Kilker commenced a second adjudication seeking a declaration of the true value of final account for the works and repayment of any sums found to have been overpaid to Richwood. The adjudicator decided the true value of the account, which led to Richwood being ordered to 're-pay' to Kilker £55,676 plus VAT.

Kilker commenced enforcement proceedings and, in defence, Richwood argued that the second adjudicator did not have jurisdiction to decide the dispute on the basis the first adjudicator had already decided the dispute as to value and payment of the final account.

The Decision

Richwood placed particular emphasis on the judgment of ISG Construction Ltd v Seevic College [2014] EWHC 4007 (TCC) in which Edwards-Stuart J held:

"... in the absence of any notices the amount stated in the contractor's application…is deemed to be the value of those works so that the employer must pay the sum applied for.

... if the employer fails to serve any notices in time it must be taken to be agreeing the value stated in the application, right or wrong. In my judgment, therefore, in that situation the first adjudicator must be in principle taken to have decided the question of the value of the work carried out by the contractor for the purposes of the interim application in question."

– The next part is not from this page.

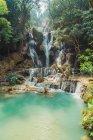 Hermosas cascadas tropicales que fluye hacia abajo en el lago Turquesa - foto de stock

O'Farrell J was referred to the judgment of Galliford Try Building Ltd v Estura Ltd [2015] EWHC 412 (TCC) in which Edwards-Stuart J clarified his statements in ISG v Seevic. Here it was held that:

"…[an] employer cannot bring a second adjudication to determine the value of the work at the valuation date of the interim application in question. But it does not mean any more. There is nothing to prevent the employer challenging the value of the work on the next application, even if he is contending for a figure that is lower than the (unchallenged) amount stated in the previous application. If this was not made clear by my judgment, then it should have been, and it is certainly made clear by the decision of the Court of Appeal in Rupert Morgan Building Services (LLC) Ltd v Jervis [2003] EWCA Civ 1563."

O'Farrell J also considered Matthew Harding t/a MJ Harding Contractors v Paice [2015] EWCA Civ.1231 in which the Court of Appeal determined that the employer could refer to adjudication the question of the true valuation of a final account following termination, despite an earlier adjudication ordering payment of the contractor's application for final payment in full on the basis of a failure to serve a valid pay less notice.

In reliance on these judgments, O'Farrell decided that the 1996 Construction Act and the Scheme for Construction Contracts (as amended) are concerned only with cash flow. They "…establish a regime for determining stage or periodic payments throughout a relevant construction contract. They do not affect the ultimate value of the contract sum…". A party is entitled to have the "…ultimate value of the contract sum…" determined, including in adjudication and litigation. Accordingly, the second adjudicator's decision was upheld.